Future directions for DataFrames.jl

Hi,

Currently DataFrames.jl is designed for in-memory processing of data frames using CPU. While still we are working on improvements (the coming year) in this area I would like to make a pool on which general design direction we should take in the long term (several years):

  • GPU support
  • handling data larger than fits into RAM
  • improve current support of multi-threading

0 voters

I have made the pool single choice to understand the major area that the community would prefer us to concentrate on.

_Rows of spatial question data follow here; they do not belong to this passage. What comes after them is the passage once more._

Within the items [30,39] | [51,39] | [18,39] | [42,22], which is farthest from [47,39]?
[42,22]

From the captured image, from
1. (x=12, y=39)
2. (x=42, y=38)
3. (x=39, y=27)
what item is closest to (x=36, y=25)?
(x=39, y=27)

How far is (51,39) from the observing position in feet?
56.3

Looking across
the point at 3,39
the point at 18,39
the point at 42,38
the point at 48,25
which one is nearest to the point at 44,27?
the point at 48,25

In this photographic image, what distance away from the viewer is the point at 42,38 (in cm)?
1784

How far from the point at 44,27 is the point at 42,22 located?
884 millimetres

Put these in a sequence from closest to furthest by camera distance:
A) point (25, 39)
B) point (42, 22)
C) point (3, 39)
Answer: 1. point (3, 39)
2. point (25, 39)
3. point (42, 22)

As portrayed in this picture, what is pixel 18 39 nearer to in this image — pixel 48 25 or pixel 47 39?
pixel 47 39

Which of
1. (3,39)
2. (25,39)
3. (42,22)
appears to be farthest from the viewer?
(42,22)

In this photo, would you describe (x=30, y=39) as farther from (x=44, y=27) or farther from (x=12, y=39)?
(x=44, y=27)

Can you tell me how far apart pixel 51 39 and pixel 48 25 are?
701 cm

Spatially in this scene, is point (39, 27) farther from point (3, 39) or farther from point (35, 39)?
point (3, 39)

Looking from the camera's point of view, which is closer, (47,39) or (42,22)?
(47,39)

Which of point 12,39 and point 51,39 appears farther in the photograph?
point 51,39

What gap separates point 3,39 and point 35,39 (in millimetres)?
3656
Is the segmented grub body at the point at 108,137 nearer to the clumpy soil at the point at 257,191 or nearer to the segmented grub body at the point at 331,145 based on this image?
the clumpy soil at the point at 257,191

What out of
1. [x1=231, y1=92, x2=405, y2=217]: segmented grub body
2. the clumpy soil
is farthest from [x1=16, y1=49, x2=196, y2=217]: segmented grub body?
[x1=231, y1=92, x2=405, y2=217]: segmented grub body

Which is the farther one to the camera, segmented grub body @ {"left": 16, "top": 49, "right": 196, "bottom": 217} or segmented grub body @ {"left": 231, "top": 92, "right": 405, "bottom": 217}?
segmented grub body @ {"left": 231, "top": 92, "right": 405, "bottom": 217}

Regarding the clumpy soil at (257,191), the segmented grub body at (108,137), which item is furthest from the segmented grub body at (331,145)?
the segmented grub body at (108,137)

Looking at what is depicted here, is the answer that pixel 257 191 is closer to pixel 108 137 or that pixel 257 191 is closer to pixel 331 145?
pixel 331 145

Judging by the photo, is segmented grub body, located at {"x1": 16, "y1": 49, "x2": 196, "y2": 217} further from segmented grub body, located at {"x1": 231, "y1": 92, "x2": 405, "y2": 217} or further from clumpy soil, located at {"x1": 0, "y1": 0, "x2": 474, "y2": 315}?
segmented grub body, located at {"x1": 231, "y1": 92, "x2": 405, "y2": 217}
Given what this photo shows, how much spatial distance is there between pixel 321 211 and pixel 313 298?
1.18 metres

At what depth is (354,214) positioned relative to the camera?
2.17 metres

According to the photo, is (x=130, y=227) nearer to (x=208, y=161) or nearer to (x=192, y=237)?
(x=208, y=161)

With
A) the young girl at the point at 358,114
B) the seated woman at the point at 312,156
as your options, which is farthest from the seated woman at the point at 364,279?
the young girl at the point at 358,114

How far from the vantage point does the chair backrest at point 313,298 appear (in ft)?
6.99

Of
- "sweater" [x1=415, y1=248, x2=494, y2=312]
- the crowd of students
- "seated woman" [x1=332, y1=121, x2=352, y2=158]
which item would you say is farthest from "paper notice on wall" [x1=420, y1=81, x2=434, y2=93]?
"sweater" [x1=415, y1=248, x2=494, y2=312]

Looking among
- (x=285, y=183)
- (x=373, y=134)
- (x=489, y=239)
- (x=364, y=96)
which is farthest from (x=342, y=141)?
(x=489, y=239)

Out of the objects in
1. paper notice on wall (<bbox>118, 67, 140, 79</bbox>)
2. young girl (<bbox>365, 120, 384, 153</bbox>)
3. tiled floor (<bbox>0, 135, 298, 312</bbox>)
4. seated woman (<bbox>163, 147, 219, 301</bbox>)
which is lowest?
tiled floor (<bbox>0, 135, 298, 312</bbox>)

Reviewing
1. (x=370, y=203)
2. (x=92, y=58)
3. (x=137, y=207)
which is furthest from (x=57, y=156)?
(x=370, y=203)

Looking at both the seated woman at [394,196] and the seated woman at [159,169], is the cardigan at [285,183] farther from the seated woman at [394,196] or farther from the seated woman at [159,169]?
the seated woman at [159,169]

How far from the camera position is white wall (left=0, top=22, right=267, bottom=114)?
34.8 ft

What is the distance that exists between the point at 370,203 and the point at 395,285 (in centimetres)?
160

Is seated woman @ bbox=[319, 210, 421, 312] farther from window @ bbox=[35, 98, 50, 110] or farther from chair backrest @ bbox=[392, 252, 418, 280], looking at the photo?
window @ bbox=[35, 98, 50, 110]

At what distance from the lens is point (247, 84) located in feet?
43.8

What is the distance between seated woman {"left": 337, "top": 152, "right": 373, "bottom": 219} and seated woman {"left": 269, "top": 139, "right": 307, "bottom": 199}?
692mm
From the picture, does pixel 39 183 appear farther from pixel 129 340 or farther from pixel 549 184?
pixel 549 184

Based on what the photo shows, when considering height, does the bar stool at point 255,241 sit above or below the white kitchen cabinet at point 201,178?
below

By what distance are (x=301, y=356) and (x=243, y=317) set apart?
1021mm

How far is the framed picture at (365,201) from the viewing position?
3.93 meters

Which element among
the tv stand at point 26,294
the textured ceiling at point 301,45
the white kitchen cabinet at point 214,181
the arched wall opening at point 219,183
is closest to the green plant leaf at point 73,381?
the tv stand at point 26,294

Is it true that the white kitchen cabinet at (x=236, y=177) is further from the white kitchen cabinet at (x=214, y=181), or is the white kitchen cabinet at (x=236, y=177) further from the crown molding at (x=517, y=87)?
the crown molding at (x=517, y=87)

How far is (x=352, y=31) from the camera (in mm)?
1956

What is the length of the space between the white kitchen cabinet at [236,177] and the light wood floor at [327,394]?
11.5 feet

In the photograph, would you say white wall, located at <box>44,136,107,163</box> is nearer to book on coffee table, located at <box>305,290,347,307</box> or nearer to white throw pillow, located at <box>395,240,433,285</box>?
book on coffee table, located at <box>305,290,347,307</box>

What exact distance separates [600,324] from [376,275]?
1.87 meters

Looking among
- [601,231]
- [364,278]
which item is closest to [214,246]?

We do not even know yet what is possible in these areas - this pool will provide us with information which area we should concentrate on in our investigations.

Thank you for voting!

41 Likes

I went for larger than Ram because I think it would be a bit of a killer feature (I donā€™t think thereā€™s a framework out there currently that does it seamlessly?), but I wonder if you could comment on what the multi threading option entails? Is it about multi threading more internals for performance gain or better support for users to multithread their analysis?

6 Likes

Dask

3 Likes

seamless is difficult to define. there are a few approaches out there. I am experimenting with some approaches in Julia and have made an approach in R in {disk.frame}.

3 Likes

This is a tantalizing set of choices. Iā€™ll ramble a bit. Improving multi-threading in my opinion will have the most value for most people. Everyone has more cores, and more RAM - from the low-powered laptop to the biggest servers. This will help everyone.

A natural progression would be to think about out of core next - for people on a single computer to work on large datasets. However the real question for out of core is - maybe it is ok if your data is 2-3x of RAM. But if your dataset is 10x RAM or even bigger - will the I/O cost make it practically intractable? Do we have learnings from other systems around how effective this is? Many such users seem to have adopted distributed memory largely due to the extra I/O bandwidth.

GPUs are interesting because the memory size keeps growing, and you can really enable some very interesting applications with the performance they offer. I wonder how well RAPIDS performs on recent GPUs and how much of a game changer this can be.

One question is, whether using abstractions like KernelAbstractions or Dagger, we can target more hardware configurations with the same codebase? @vchuravy and @jpsamaroo may have some thoughts.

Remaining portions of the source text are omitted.